*本文抜粋*:
———
前に出るのは苦手だし、スポーツができるわけでもない。

無理だよと言われても、言い返す言葉がない。
そんな自分に、かけてやる言葉もない。

浮かび上がった心の躍動は、申し訳なさそうにすぅっと消えていった。


中学生の頃、ぼくは自衛官に憧れた。
あの時の気持ちは、形を変えて、またやってきた。
消えたわけじゃなかった。ただ、隠れていただけだった。

ぼくは誰にも言わなかった。
自衛隊に入るんだと、ただ自分自身にだけ想いを打ち明けた。
そう、決めた。

きっと、ぼくは試したかったんだと思う。
ぼくにだって、出来るんだって。

強さに憧れた。弱い自分にないものだと憧れた。
頑張ることが苦手だった。
頑張るのを見せるのも恥ずかしかった。

ただこのままで生きていくよりも、人生で一度は頑張ってみたいと思っていた。
全力で走ってみたかったんだ。


なにも知らない無垢だったぼくは自衛官になった。
夢は叶った。あとは頑張るだけだった。
渡された迷彩服に袖を通すと、まだ見ぬ自分が、こっちを見ている気がした。

「髪が長い」と叱られて
「声が小さい」と怒鳴られて
そんなことがある度に、ぼくには向いてないと感じる日々だった。

慣れないことばかりだった。
———
*提供資料*:
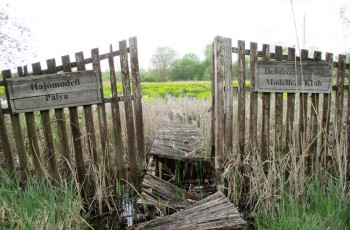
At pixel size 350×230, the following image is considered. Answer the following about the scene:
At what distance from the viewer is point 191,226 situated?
263cm

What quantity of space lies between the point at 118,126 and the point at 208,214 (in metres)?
A: 1.84

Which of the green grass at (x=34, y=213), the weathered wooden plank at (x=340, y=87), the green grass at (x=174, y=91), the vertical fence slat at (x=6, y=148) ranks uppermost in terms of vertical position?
the weathered wooden plank at (x=340, y=87)

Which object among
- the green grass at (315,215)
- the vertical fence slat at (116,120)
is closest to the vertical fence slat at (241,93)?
———
*作業内容*:
1. 次の(a)〜(c)が自衛官についての文章と一致するか、それぞれ「はい」か「いいえ」で判定し、根拠となる本文の語句をそのまま引用せよ。
(a) 語り手は中学生の頃に自衛官に憧れた。
(b) 語り手は自衛隊に入る決意を家族に打ち明けた。
(c) 語り手は自衛官になったあと、迷彩服を渡された。
2. 自衛官についての文章を、最後の文の後から書き継げ。

*回答*:
1.
(a) はい。「中学生の頃、ぼくは自衛官に憧れた。」
(b) いいえ。「ぼくは誰にも言わなかった。」「ただ自分自身にだけ想いを打ち明けた。」
(c) はい。「渡された迷彩服に袖を通すと」

2.
厳しいことばかりだった。
でも、ぼくは頑張った。
ただ、目の前のことに精一杯向き合った。


そして、教育訓練修了の日。

「優秀賞授与」
ぼくの名前が呼ばれた。

驚きと緊張で返事の声が出なかったのを覚えている。
ぼくが精一杯向き合った訓練の成果は、表彰状として返ってきた。


あの日、申し訳なさそうに消えていった心の躍動が、この時、ようやく報われた気がしたんだ。
ぼくは頑張れた。
ぼくにだって、やれば出来たんだ。

嬉しかった。
やっぱり、無理だよってほんとは思っていたから。
自分にも出来るんだっていう自信をもらえた。
あの日、あの瞬間、ぼくは自分を認めることができたんだ。


あの時の自分がいるから、今がある。
そのおかげで、なんだってできるんだという気持ちで、今も前を向いていられる。